Your task:
Copy the items below with every "newspaper" replaced by "magazine" and nothing else changed, and leave the pictures out.

Exercise materials below:

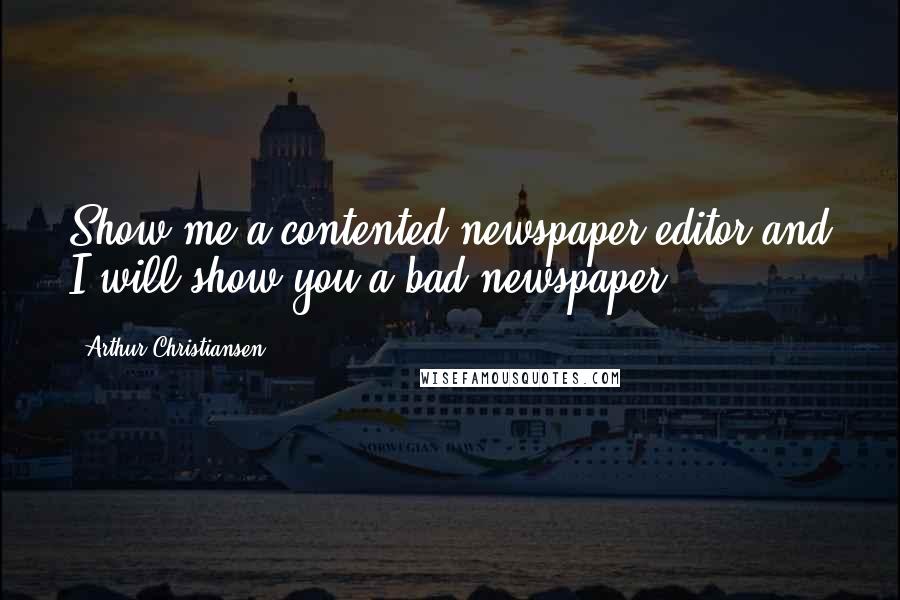 Arthur Christiansen Quotes: Show me a contented newspaper editor and I will show you a bad newspaper.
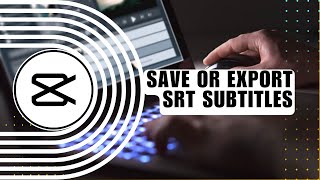 💥 LEARN: How to Save or Export SRT Subtitles/ Captions from CapCut for Windows PC and Mac | Solution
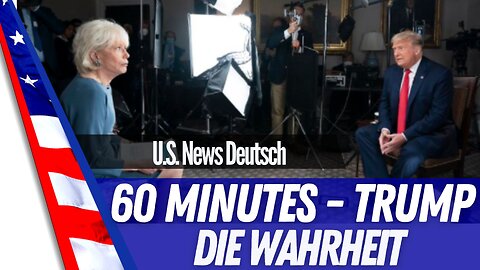 60 Minutes Trump - Die Wahrheit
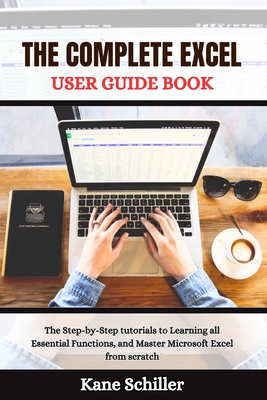 The Complete Excel User Guide Book: The Step-by-Step tutorials to Learning all Essential Functions, and Master Microsoft Excel from scratch - Schiller, Kane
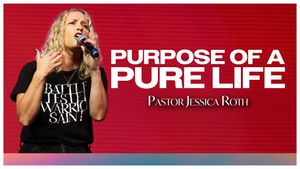 "Purpose of a Pure Life" by Pastor Jessica Roth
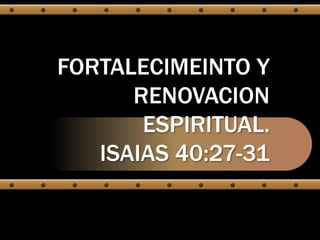 FORTALECIMEINTO Y
RENOVACION
ESPIRITUAL.
ISAIAS 40:27-31
 
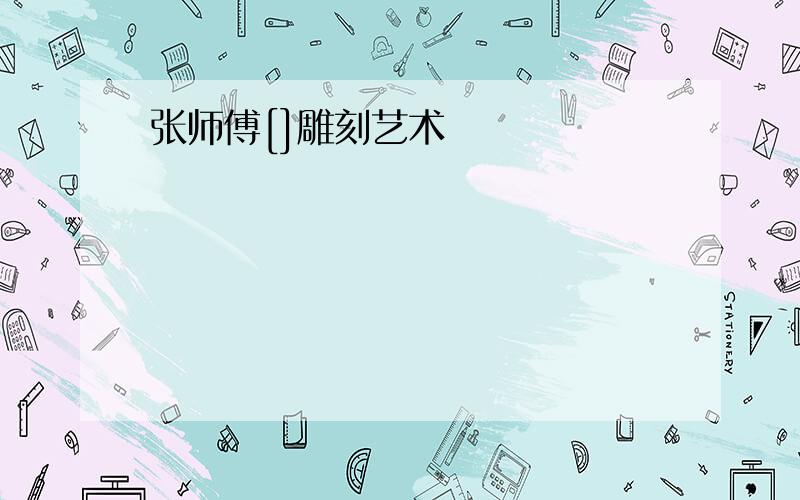 张师傅[]雕刻艺术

End of Exercise materials.

Task result:
 Arthur Christiansen Quotes: Show me a contented magazine editor and I will show you a bad magazine.
 💥 LEARN: How to Save or Export SRT Subtitles/ Captions from CapCut for Windows PC and Mac | Solution
 60 Minutes Trump - Die Wahrheit
 The Complete Excel User Guide Book: The Step-by-Step tutorials to Learning all Essential Functions, and Master Microsoft Excel from scratch - Schiller, Kane
 "Purpose of a Pure Life" by Pastor Jessica Roth
 FORTALECIMEINTO Y
RENOVACION
ESPIRITUAL.
ISAIAS 40:27-31
 
 张师傅[]雕刻艺术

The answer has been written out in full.